Reputation: 665
I have two dataframes like following.
val file1 = spark.read.format("csv").option("sep", ",").option("inferSchema", "true").option("header", "true").load("file1.csv")
file1.show()
+---+-------+-----+-----+-------+
| id| name|mark1|mark2|version|
+---+-------+-----+-----+-------+
| 1| Priya | 80| 99| 0|
| 2| Teju | 10| 5| 0|
+---+-------+-----+-----+-------+
val file2 = spark.read.format("csv").option("sep", ",").option("inferSchema", "true").option("header", "true").load("file2.csv")
file2.show()
+---+-------+-----+-----+-------+
| id| name|mark1|mark2|version|
+---+-------+-----+-----+-------+
| 1| Priya | 80| 99| 0|
| 2| Teju | 70| 5| 0|
+---+-------+-----+-----+-------+
Now I am comparing two dataframes and filtering out the mismatch values like this.
val columns = file1.schema.fields.map(_.name)
val selectiveDifferences = columns.map(col => file1.select(col).except(file2.select(col)))
selectiveDifferences.map(diff => {if(diff.count > 0) diff.show})
+-----+
|mark1|
+-----+
| 10|
+-----+
I need to add the extra row into the dataframe, 1 for the mismatch value from the dataframe 2 and update the version number like this.
file1.show()
+---+-------+-----+-----+-------+
| id| name|mark1|mark2|version|
+---+-------+-----+-----+-------+
| 1| Priya | 80| 99| 0|
| 2| Teju | 10| 5| 0|
| 3| Teju | 70| 5| 1|
+---+-------+-----+-----+-------+
I am struggling to achieve the above step and it is my expected output. Any help would be appreciated.
Upvotes: 4
Views: 1613
Reputation: 41957
You can get your final dataframe by using except
and union
as following
val count = file1.count()
import org.apache.spark.sql.expressions._
import org.apache.spark.sql.functions._
file1.union(file2.except(file1)
.withColumn("version", lit(1)) //changing the version
.withColumn("id", (row_number.over(Window.orderBy("id")))+lit(count)) //changing the id number
)
lit
, row_number
and window
functions are used to generate the id and versions
Note : use of window function to generate the new id makes the process inefficient as all the data would be collected in one executor for generating new id
Upvotes: 4

#### Tasks and exercises
1. According to the thread, which functions are used to generate the id and versions?
2. Please return the stretch of the thread from "val columns = file1.schema.fields.map(_.name)" through "number like this.".
3. In one to three sentences, explain why the thread says that using a window function to generate the new id is inefficient.
The rows after this point are separate material, unrelated to the thread.

#### Listed entries
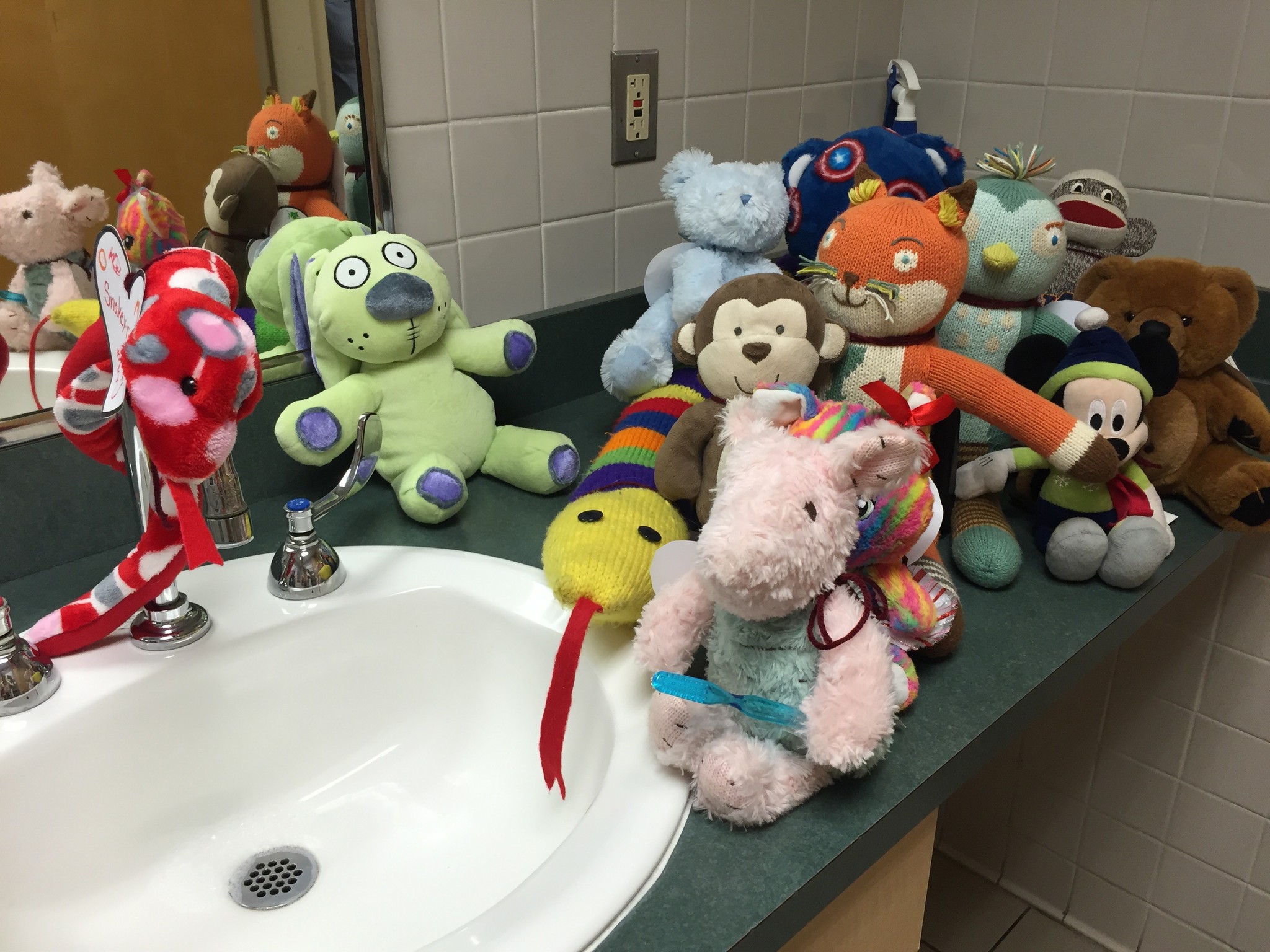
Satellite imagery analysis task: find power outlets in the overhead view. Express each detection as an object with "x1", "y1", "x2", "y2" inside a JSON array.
[{"x1": 611, "y1": 48, "x2": 658, "y2": 166}]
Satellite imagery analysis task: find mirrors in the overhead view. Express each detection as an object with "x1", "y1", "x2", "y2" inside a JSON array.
[{"x1": 0, "y1": 0, "x2": 394, "y2": 446}]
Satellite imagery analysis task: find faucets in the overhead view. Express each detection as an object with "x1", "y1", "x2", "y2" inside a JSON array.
[{"x1": 114, "y1": 393, "x2": 255, "y2": 651}]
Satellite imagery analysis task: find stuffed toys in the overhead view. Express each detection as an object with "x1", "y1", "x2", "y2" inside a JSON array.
[
  {"x1": 190, "y1": 146, "x2": 278, "y2": 308},
  {"x1": 16, "y1": 290, "x2": 264, "y2": 656},
  {"x1": 0, "y1": 161, "x2": 111, "y2": 352},
  {"x1": 238, "y1": 85, "x2": 349, "y2": 224},
  {"x1": 633, "y1": 390, "x2": 929, "y2": 826},
  {"x1": 245, "y1": 218, "x2": 372, "y2": 361},
  {"x1": 270, "y1": 231, "x2": 582, "y2": 526},
  {"x1": 116, "y1": 169, "x2": 190, "y2": 272},
  {"x1": 328, "y1": 95, "x2": 371, "y2": 227},
  {"x1": 29, "y1": 245, "x2": 240, "y2": 401},
  {"x1": 540, "y1": 126, "x2": 1269, "y2": 719}
]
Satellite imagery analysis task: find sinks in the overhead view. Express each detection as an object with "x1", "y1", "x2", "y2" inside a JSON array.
[{"x1": 0, "y1": 536, "x2": 687, "y2": 952}]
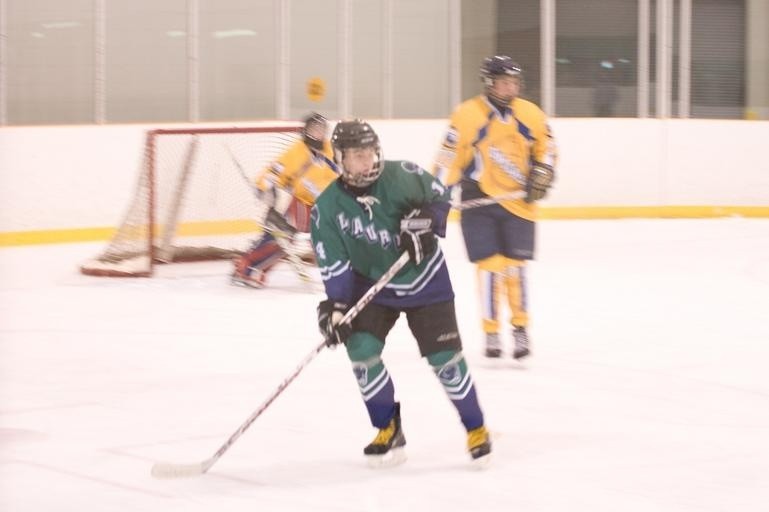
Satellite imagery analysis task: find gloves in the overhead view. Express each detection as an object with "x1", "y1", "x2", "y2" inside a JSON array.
[
  {"x1": 524, "y1": 161, "x2": 554, "y2": 203},
  {"x1": 399, "y1": 208, "x2": 440, "y2": 268},
  {"x1": 317, "y1": 298, "x2": 355, "y2": 349}
]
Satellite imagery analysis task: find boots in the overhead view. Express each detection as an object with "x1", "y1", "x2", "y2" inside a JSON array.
[{"x1": 363, "y1": 401, "x2": 406, "y2": 456}]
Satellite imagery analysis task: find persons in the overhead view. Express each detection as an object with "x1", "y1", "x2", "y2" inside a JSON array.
[
  {"x1": 230, "y1": 111, "x2": 344, "y2": 289},
  {"x1": 306, "y1": 116, "x2": 493, "y2": 461},
  {"x1": 429, "y1": 55, "x2": 558, "y2": 362}
]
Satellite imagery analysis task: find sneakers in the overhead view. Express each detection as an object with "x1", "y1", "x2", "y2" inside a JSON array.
[
  {"x1": 513, "y1": 327, "x2": 531, "y2": 359},
  {"x1": 486, "y1": 332, "x2": 502, "y2": 359},
  {"x1": 465, "y1": 423, "x2": 493, "y2": 459}
]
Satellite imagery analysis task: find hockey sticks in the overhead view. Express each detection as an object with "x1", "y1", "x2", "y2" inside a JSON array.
[
  {"x1": 151, "y1": 249, "x2": 410, "y2": 485},
  {"x1": 228, "y1": 146, "x2": 322, "y2": 289}
]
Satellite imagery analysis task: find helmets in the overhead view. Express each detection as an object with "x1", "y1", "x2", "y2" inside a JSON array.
[
  {"x1": 331, "y1": 117, "x2": 386, "y2": 188},
  {"x1": 303, "y1": 112, "x2": 330, "y2": 150},
  {"x1": 478, "y1": 55, "x2": 528, "y2": 93}
]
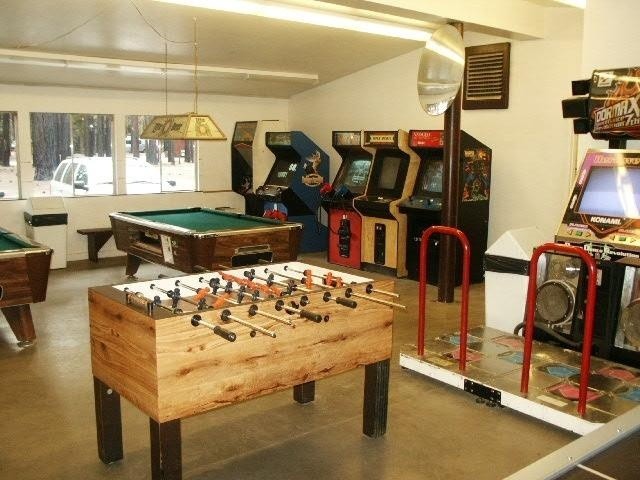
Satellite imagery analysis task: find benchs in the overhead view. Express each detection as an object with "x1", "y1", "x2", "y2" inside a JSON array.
[{"x1": 77, "y1": 227, "x2": 116, "y2": 266}]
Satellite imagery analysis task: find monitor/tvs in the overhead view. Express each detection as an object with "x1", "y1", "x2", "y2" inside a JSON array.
[
  {"x1": 268, "y1": 158, "x2": 298, "y2": 186},
  {"x1": 344, "y1": 159, "x2": 372, "y2": 193},
  {"x1": 578, "y1": 166, "x2": 640, "y2": 219},
  {"x1": 236, "y1": 149, "x2": 252, "y2": 177},
  {"x1": 421, "y1": 159, "x2": 443, "y2": 193},
  {"x1": 376, "y1": 156, "x2": 401, "y2": 190}
]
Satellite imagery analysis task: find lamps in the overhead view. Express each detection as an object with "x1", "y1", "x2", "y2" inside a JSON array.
[{"x1": 137, "y1": 17, "x2": 229, "y2": 142}]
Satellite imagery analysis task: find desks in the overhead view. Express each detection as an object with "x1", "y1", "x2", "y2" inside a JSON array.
[
  {"x1": 109, "y1": 205, "x2": 305, "y2": 279},
  {"x1": 0, "y1": 226, "x2": 55, "y2": 344}
]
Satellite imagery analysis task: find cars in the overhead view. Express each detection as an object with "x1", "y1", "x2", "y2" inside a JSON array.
[
  {"x1": 51, "y1": 156, "x2": 177, "y2": 195},
  {"x1": 125, "y1": 137, "x2": 147, "y2": 153}
]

#### Answers to the tasks
1. The lit, row_number and window functions.

2.
val columns = file1.schema.fields.map(_.name)
val selectiveDifferences = columns.map(col => file1.select(col).except(file2.select(col)))
selectiveDifferences.map(diff => {if(diff.count > 0) diff.show})
+-----+
|mark1|
+-----+
| 10|
+-----+
I need to add the extra row into the dataframe, 1 for the mismatch value from the dataframe 2 and update the version number like this.

3. Using a window function to generate the new id makes the process inefficient because all the data would be collected in one executor.